The scents of lilacs, fudge, and horse manure mingle to form the distinctive aroma of Mackinac Island in early June. The tourist season is not yet in full swing; it starts in earnest with the Lilac Festival, the first day of which will be our final day on the island. A mild winter and an early spring encouraged the lilacs to bloom early; two days before the festival opens, they are already slightly past their peak. The scent of the fudge will peak about the time the scent of the horses does, in the hottest days of July and August.
When the Grand Hotel first opened its doors on July 10, 1887, July and August were the entire season. During the summer, life in the cities, as Bob Tagatz, the resident historian, points out, was unbearable. It wasn’t simply the lack of air conditioning, or a dearth of lilacs and fudge shops to mask the scent of the horses, but the smoke and the heat from the foundries and factories, and, in such railroad hubs as Chicago, the stench of blood and guts from the slaughterhouses. The railroads had helped to make city life in the summer unpleasant, but they offered relief to those who could afford it. The Grand Hotel, constructed and owned by the railroads, quickly became the premier destination for the children of the Gilded Age. The sons and daughters of robber barons and rising Midwestern industrialists spent not two nights, but a full two months on Mackinac Island, the crown jewel of the Great Lakes.
The history of the Grand Hotel is fascinating, from its construction in 93 days through its years as a speakeasy during Prohibition, to 1951, the first year it ever turned a profit, down to today, as it enters its third generation as a family-owned business. A few days each week, Bob Tagatz regales guests with tales of the past 125 years on one end of the famous porch of the Grand Hotel, the world’s longest at 660 feet.
My wife and I are on Mackinac Island to celebrate our 20th wedding anniversary. We have been to the island a number of times—we spent two nights at the Chippewa Hotel, down on the harbor, on our honeymoon—but this is only our second stay at the Grand Hotel. As we had two years ago in September, when we were able to bring our entire family (“infants” 11 and under stay and eat free), we spent much of our three days on the island on the porch, enjoying the breeze and the conversation with each other and with our fellow guests. When the weather is perfect (as it was every day we were there) the view across the Straits of Mackinac is breathtaking; when the storms roll in and the seas rise, it is even more so, at least for a boy who grew up on the shore of Lake Michigan and who still thrills at the sight of giant ore boats making their way through the darkened straits, guided by the beacons of lighthouses that are more than romantic relics of a distant past.

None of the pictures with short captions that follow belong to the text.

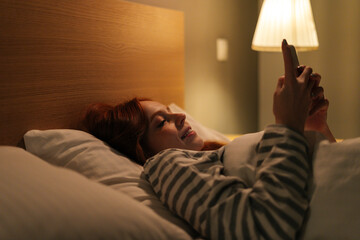 Close-up of cheerful young woman using smartphone, looking on screen, typing online message on social media, lying on bed late at night. Tired insomnia lady browsing smartphone at night in bed.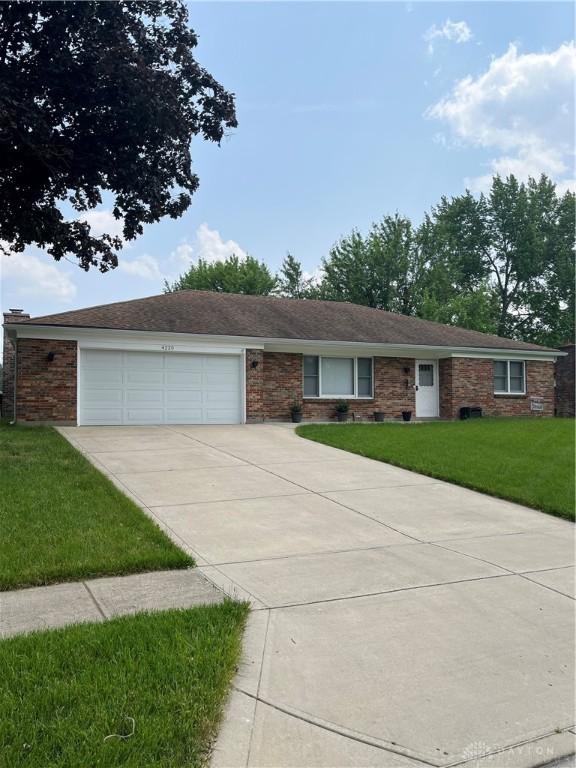 4220 Pleasanton Rd, Englewood, OH 45322 - single story home with concrete driveway, an attached garage, a front lawn, and brick siding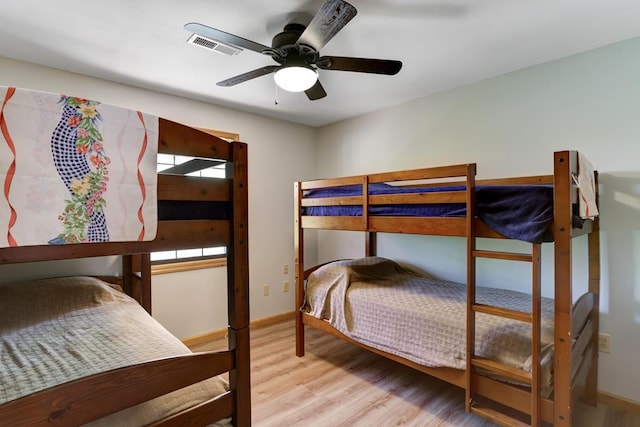 bedroom featuring light hardwood / wood-style floors and ceiling fan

When I was a boy, summer lasted forever; now, it is over in the blink of an eye. This is not simply a function of age; our three days at the Grand Hotel feel more like ten, and an entire summer season, back in the late 19th or early 20th centuries, must have seemed like a year in itself, to young and old alike.
The porch of the Grand Hotel has a civilizing effect on its guests. The occasional cellphone or iPad makes its appearance, but laptops are few and far between, and newspapers and books are more than decoration for the tables placed between the rockers. People who have built houses without porches will sit contentedly for hours, holding the kinds of conversations with strangers that their grandparents once held with their neighbors.
Bob Tagatz’s most amusing tales concern the activities that various social directors at the hotel dreamed up to keep their guests occupied, and the Grand still provides a full slate of activities. But many are looking for what Amy and I have come here to find—not exactly peace and quiet, because a hotel this size is always brimming with life (and there is always live music playing somewhere in the Grand), but an atmosphere that acknowledges, contrary to what even Christian authors tell us today, that life isn’t all about the journey: The destination matters, too.
Much of Europe shuts down for the entire month of August; this, some Americans remark with scorn, is what separates us from our European cousins. They are correct, but not in the way they think. With all of our “labor-saving” technology, we work more hours than ever before, and we fill up what little leisure is left with premeasured entertainment that keeps us constantly aware of the passage of time. When I was a boy, summer lasted forever; now, it is over in the blink of an eye. This is not simply a function of age; our three days at the Grand Hotel feel more like ten, and an entire summer season, back in the late 19th or early 20th centuries, must have seemed like a year in itself, to young and old alike.
But back in what Bob Tagatz calls “the United States of Generica,” time rushes on. And to what end? To work all year, and to pile up debt, to fill our lives with Chinese-made contraptions that soon will clutter landfills, and our bodies with fast food that will preserve us in our early graves. All of this seems self-evidently right to most Genericans today; yet to work all year to spend a month on Mackinac Island would be dismissed as the height of frivolity.
Such thoughts, however, belong to a different day. For now, on the porch, time slows to a crawl.